# Dash Cam Poll



## CJIS (Mar 12, 2005)

I am wondering which Police Departments have, and use Dash Cams in their cruisers, and what your thoughts are about them.


----------



## DB82 (Dec 24, 2004)

Like anything it has it's pro's and con's. It definetly has the potential to save your 6 when something happens, or you're accused of something.


----------



## LA Copper (Feb 11, 2005)

My division is the test division for our city. I also used them about ten years ago. I personally think they are a good thing. 
They're good for court, training, and resolving personnel complaints. 

Get in a good pursuit and bring a video tape of it to court and you've got close to a slam dunk case.

If something goes down, you can watch the tape and hopefully be able to see some learning points. This is especially good for FTO's working with new officers.

Have a citizen make a false complaint against you and if it's on tape, (whether it be video or audio) you're more likely to be exonerated.

I would recommend them.


----------



## PBC FL Cop (Oct 22, 2003)

I've seen dash-cams ruin careers. They are good for some situations and horrible in others. If I had my choice I would not mount one on my dashboard.


----------



## lt.drebbin (Apr 6, 2005)

I agree with the old man from L.A. dash cams do have value as far as training goes. 

My department used to have them in the sector cars. I used to review the tape at the end of watch. Its quite a reality check when you see how many times the bad guy could have had you. It keeps you on your toes. 

The actions on some of the tapes did come back to bite some officers in the ass though. but whos fault is that?


----------



## LA Copper (Feb 11, 2005)

Lt drebbin has it exactly right and I couldn't agree more!

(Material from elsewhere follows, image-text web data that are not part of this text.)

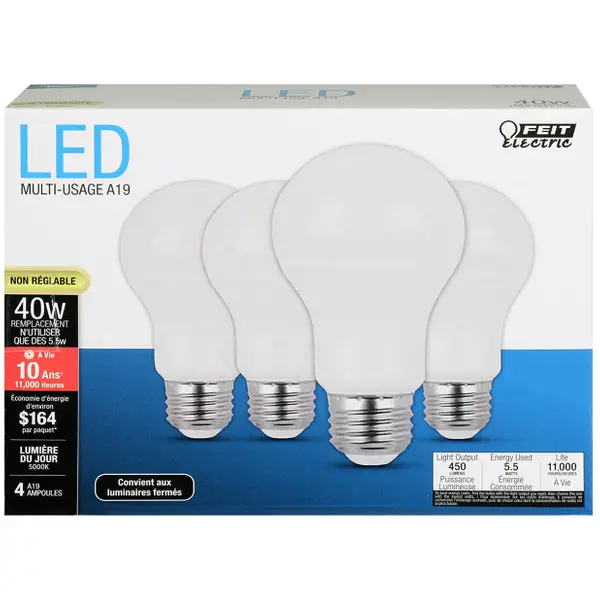 FEIT Electric 4-Count 450 Lumen 5000K Non-Dimmable LED - A450/850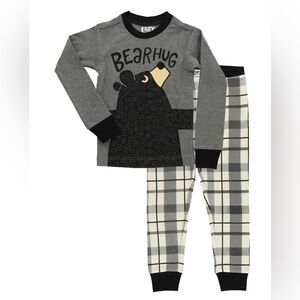 NWTS Lazy One “Bear Hugs” Pajama Set, checked bottoms, size 3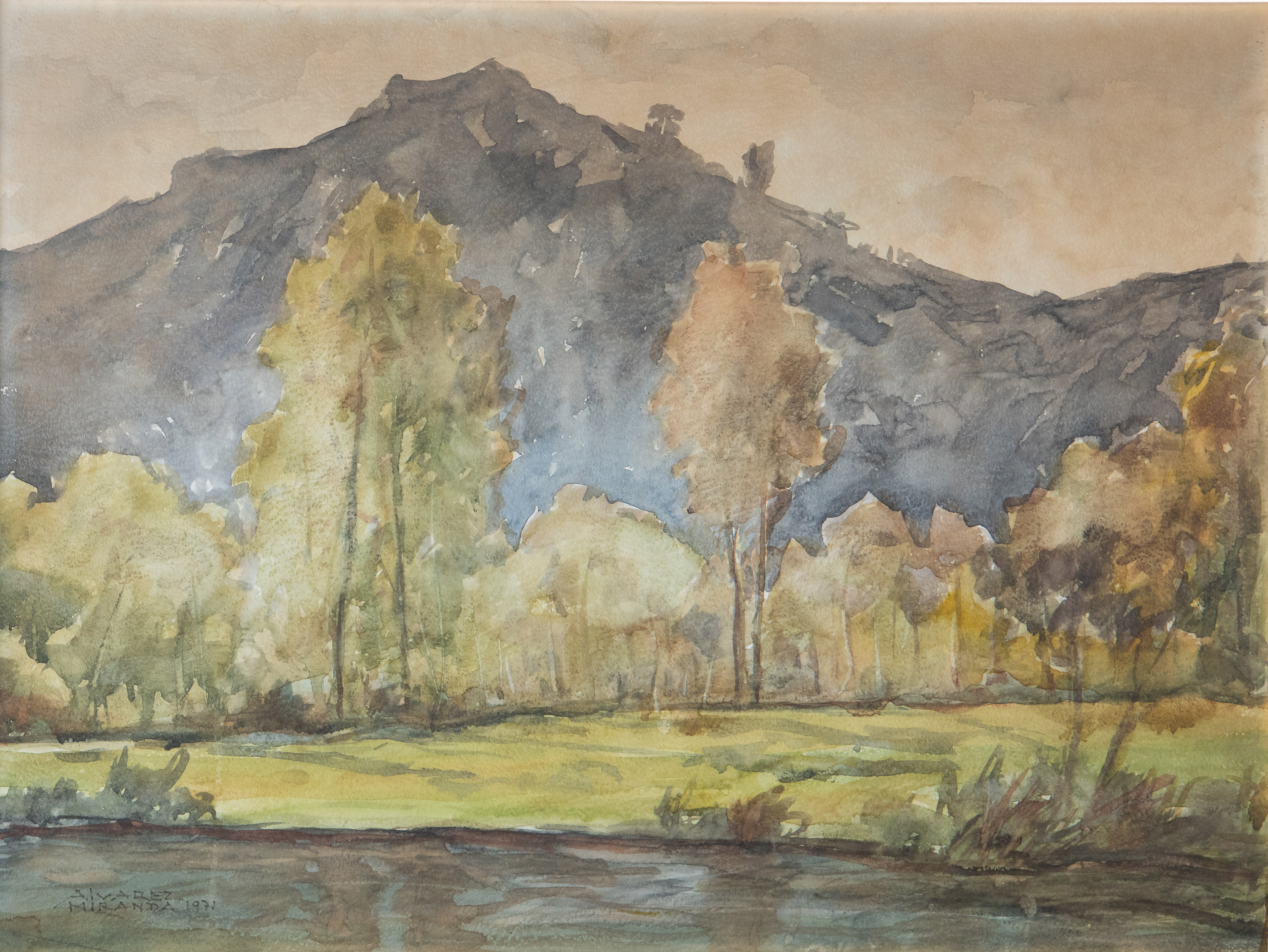 PEDRO ÁLVAREZ MIRANDA (Oviedo, 1903-1990)
“Paisaje asturiano”
Acuarela sobre papel.
Medidas:...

Except, how do you know I'm old?


----------



## Guest (Apr 7, 2005)

Love it. And I hope I get to keep it when I am issued a another car in 4 or 5 years. As far as ruining careers, well, if the incident was not caught on camera was it still the right thing to do. I find myself aware of the camera since I have had it, but I do not let it dictate the manner in which I conduct myself. I actually think it helps me from getting complacent, because I sometimes go back through them and critique myself. Is that weird??


----------



## CJIS (Mar 12, 2005)

Interesting... so far the results are what I thought they would be.


----------



## pablo (Apr 15, 2005)

we had them for a while but they kept breaking. Imagine that. Managment loved them because it dramatically cut down on OT for OUI trials.THey can really kill you court time. Ultimately my dept opted not to keep them. 1 camera per car, 10 marked units, and every week one or two would break. It ended up costing them more to keep the cameras working then it was worth. Guys would loose the remote mikes etc etc.


----------



## bosoxmanny (Sep 29, 2004)

Same thing happened here that happened with Pablo's Dept. We got them about a year ago in some of our cars. Found they were always breaking...Rear trunk mounts for the tapes were coming loose from the brackets. Couple of times that I've been in a car where they do work a few downsides. 1) Obviously you gotta be more careful in what you say...2) Some senior officers aren't used to their presence so you have to come up with some secret code word for them when they come and back you up to say "Yo I'm mic'd up so watch what you say." Good things are definitley helpful for FTO's if your dept. will let you pull the tapes. Ours have to be pulled by a supervisor and can only be pulled at the end of a tape or when a significant incident (pursuits etc.) happens.
Overall I didnt mind it but didn't love the idea of having them


----------



## mpd61 (Aug 7, 2002)

We've had one for five years and it has squashed SEVERAL false accusations against our officers. NEVER been used the other way.
occasionally useful for training also.
8) 
It does have the provison to be turned off, but can't think why you would want to. (except when pulling over neighboring towns chief who's drunk/naked)
:lol:


----------



## Irish Wampanoag (Apr 6, 2003)

MPD61,
I love the video dash cam in 947 its the balls. However if the cruiser worked as well as the video dash cam we would be in business

Who Loves You Baby!!


----------